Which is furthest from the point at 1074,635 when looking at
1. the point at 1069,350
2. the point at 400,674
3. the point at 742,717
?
* * * * * * *
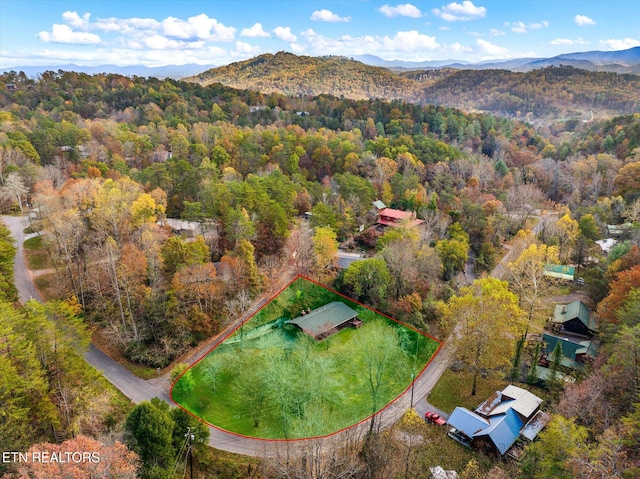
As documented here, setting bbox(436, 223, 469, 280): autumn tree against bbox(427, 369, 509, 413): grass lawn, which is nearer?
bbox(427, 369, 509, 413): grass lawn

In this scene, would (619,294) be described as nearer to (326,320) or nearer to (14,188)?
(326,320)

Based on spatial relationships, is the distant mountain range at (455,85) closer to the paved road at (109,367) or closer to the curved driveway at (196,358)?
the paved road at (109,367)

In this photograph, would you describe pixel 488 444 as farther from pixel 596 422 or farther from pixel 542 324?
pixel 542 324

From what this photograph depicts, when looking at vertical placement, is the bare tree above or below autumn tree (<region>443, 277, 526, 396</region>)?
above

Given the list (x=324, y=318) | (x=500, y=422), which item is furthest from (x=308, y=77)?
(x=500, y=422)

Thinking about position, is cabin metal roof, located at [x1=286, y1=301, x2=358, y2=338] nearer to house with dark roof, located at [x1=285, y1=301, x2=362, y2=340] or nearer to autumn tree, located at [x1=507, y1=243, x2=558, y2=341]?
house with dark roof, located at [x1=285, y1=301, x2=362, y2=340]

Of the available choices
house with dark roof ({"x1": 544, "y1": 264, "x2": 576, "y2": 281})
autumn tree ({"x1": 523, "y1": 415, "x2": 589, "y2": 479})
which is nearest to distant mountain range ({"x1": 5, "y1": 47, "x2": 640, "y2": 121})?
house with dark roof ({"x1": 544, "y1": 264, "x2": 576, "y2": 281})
* * * * * * *
▶ [CONSIGNES À SUIVRE] Relevez toutes les lignes des entrées ci-dessus qui contiennent le mot « lawn », en tenant compte de la casse.

▶ [RÉPONSE ÉCRITE]
As documented here, setting bbox(436, 223, 469, 280): autumn tree against bbox(427, 369, 509, 413): grass lawn, which is nearer?
bbox(427, 369, 509, 413): grass lawn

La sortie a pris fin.